À cette époque, je m’en souviens encore, une course créait l’événement et déchainait les passions sur les forums spécialisés : l’Éco-Trail de Paris Ile de France ou comment organiser une course nature de près de 80 km dans une région que tout le monde se représente comme totalement urbanisée et dénuée d’espaces verts. Je regardais cela de loin avec une moue dubitative. Comment donc pouvait-on courir 80km ? Ou même vingt, alors que je peinais à en courir plus de huit et que mon objectif de finir un premier 10km me semblait quasi-insurmontable. Cette course, encensée pour son organisation irréprochable, représentait un monde qui m’était interdit car il me semblait inconcevable que  je sois un jour capable de courir un trail de 80km. Ce n’est plus le cas aujourd’hui, même si, soyons honnête, ça n’est pas pour demain non plus.

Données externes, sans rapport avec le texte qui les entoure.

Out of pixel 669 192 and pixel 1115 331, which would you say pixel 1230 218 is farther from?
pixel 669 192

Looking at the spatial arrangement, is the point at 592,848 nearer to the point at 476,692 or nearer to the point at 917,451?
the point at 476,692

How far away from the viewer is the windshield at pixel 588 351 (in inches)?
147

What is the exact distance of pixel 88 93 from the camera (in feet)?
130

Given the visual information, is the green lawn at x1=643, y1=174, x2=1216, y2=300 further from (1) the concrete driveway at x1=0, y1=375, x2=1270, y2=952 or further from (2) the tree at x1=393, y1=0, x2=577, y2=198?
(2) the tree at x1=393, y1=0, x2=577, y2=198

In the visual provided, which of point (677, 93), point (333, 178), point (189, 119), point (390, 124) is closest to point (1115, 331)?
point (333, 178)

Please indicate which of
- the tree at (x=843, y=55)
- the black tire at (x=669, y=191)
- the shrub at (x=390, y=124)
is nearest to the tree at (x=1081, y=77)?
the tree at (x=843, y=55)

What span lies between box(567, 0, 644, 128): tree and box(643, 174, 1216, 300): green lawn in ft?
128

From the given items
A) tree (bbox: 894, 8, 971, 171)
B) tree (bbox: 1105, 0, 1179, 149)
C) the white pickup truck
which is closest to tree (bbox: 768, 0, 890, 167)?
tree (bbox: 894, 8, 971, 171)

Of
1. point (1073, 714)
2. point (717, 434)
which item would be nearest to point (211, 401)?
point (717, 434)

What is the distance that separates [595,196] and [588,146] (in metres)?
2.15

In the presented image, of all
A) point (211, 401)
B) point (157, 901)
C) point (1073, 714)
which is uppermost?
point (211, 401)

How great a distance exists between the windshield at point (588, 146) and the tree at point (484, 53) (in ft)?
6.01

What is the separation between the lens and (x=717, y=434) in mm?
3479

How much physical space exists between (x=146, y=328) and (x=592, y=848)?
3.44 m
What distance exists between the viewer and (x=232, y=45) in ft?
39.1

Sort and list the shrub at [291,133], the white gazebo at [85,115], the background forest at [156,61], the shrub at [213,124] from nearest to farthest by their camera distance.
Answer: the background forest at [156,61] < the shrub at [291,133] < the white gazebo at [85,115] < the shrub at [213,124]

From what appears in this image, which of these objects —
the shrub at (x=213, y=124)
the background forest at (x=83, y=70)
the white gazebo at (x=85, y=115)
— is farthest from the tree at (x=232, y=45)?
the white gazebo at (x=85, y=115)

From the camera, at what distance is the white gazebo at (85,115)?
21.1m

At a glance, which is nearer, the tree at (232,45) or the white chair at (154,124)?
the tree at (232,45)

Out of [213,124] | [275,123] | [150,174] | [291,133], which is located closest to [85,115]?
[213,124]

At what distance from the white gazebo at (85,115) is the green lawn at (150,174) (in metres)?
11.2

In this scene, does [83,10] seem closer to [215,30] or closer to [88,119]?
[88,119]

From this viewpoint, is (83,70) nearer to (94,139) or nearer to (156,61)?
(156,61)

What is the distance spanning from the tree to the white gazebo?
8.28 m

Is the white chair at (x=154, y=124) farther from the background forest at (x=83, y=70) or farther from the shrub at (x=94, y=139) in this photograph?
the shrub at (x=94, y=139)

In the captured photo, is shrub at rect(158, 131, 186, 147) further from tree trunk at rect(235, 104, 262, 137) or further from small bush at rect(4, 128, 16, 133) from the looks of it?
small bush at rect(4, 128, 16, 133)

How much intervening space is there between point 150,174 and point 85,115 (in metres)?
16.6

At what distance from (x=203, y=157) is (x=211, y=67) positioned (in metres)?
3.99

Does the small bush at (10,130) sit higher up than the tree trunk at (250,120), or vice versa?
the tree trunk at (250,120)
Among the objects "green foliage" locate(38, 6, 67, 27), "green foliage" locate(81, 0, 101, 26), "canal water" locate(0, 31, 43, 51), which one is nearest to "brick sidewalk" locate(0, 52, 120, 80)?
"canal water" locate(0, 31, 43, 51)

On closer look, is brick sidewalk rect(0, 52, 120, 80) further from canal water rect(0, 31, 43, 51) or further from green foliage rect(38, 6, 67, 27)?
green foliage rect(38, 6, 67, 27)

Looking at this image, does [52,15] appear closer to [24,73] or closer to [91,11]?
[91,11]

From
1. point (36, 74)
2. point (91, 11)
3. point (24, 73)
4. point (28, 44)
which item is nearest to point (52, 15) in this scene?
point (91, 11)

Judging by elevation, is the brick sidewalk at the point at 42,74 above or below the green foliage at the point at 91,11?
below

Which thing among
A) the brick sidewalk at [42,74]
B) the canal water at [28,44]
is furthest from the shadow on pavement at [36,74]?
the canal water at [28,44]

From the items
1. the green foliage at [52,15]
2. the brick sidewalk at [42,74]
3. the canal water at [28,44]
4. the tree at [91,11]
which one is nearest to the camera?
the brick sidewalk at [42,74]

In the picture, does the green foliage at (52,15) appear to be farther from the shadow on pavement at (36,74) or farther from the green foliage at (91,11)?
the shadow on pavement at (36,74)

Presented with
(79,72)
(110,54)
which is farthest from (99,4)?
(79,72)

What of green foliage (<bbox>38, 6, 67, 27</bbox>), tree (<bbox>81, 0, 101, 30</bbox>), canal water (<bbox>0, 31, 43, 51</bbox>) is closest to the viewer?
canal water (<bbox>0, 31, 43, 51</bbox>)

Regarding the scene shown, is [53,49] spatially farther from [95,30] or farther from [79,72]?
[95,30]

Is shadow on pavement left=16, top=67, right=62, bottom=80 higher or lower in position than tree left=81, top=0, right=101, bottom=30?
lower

En 2010, une distance plus courte apparaissait, le 50km. Une paille. Avec ses mille et quelques mètres de dénivelé positif, l’effort correspondait à l’équivalent d’un marathon et demi. Inenvisageable. Dommage d’ailleurs, car l’Éco-Trail est l’une des rares épreuves que mon boulot prend en charge et courir des courses de rêve pour pas un rond, à deux pas de chez soi, c’est quand même vachement sympa.

Le 30km, première !

Cette année, pour la 5e édition, les trailers de Paris ont décidé d’ajouter un nouveau parcours de 30km. Whooo, la bonne nouvelle ! Une distance enfin accessible. Où qu’c’est qu’on signe ? Je renvoie ma demande d’inscription aussi vite que je le peux mais pas assez vite et je reçois un mail du CE m’indiquant qu’il n’y a plus de place sur le 30km mais qu’il en reste sur le 50km. Hum ! 50km donc.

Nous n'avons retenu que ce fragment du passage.